--- EXTRACTED TEXT ---
========================

- Active: May 10, 1864, to September 9, 1864
- Country: United States
- Allegiance: Union
- Branch: Infantry

= 153rd Ohio Infantry Regiment =

The 153rd Ohio Infantry Regiment, sometimes 153rd Ohio Volunteer Infantry (or 153rd OVI) was an infantry regiment in the Union Army during the American Civil War.

==Service==
The 153rd Ohio Infantry was organized at Camp Dennison near Cincinnati, Ohio, and mustered on May 10, 1864, for 100 days service under the command of Colonel Israel Stough.

The regiment left Ohio for Harpers Ferry, West Virginia, May 10 and was attached to Railroad Guard, Reserve Division, Department of West Virginia. Served guard duty at Harpers Ferry and along the line of the Baltimore & Ohio Railroad until June 29. Action at Hammack's Mills, Oldtown, July 3. North Mountain July 3. South Branch Bridge and Patterson's Creek Bridge July 4. Sir John's Run July 6. Green Springs Run August 2. Moved to Camp Chase, Columbus, Ohio, August 30.

The 153rd Ohio Infantry mustered out of service September 9, 1864, at Camp Chase.

========================

--- ACTIVITY LIST ---
a - Decide whether each statement agrees with the 153rd Ohio Infantry history, answering yes or no and quoting the deciding words: (i) the regiment was organized at Camp Chase; (ii) the regiment did guard duty at Harpers Ferry until June 29; (iii) the regiment mustered out on August 30, 1864.
b - Extend the 153rd Ohio Infantry history beyond its final sentence.
The data after this point is not needed for any task.

--- MATERIAL PROVIDED ---

========================

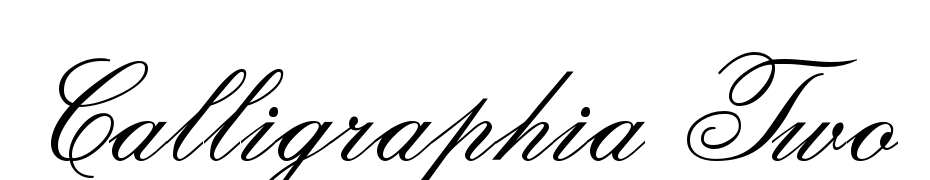 Calligraphia Two Yazı tipi ücretsiz indir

========================

--- ANSWERS TO THE EXERCISE ---
a -
(i) No: "organized at Camp Dennison near Cincinnati, Ohio"
(ii) Yes: "Served guard duty at Harpers Ferry and along the line of the Baltimore & Ohio Railroad until June 29."
(iii) No: "mustered out of service September 9, 1864, at Camp Chase"

b -
==Ohio National Guard==
Over 35,000 Ohio National Guardsmen were federalized and organized into regiments for 100 days service in May 1864. Shipped to the Eastern Theater, they were designed to be placed in "safe" rear areas to protect railroads and supply points, thereby freeing regular troops for Lt. Gen. Ulysses S. Grant’s push on the Confederate capital of Richmond, Virginia. As events transpired, many units found themselves in combat, stationed in the path of Confederate Gen. Jubal Early’s veteran Army of the Valley during its famed Valley Campaigns of 1864. Ohio Guard units met the battle-tested foe head on and helped blunt the Confederate offensive thereby saving Washington, D.C. from capture. Ohio National Guard units participated in the battles of Monacacy, Fort Stevens, Harpers Ferry, and in the siege of Petersburg.

The 153rd OVI was formed from the 41st regiment of the Ohio National Guard along with two companies from the 35th regiment of the Ohio National Guard.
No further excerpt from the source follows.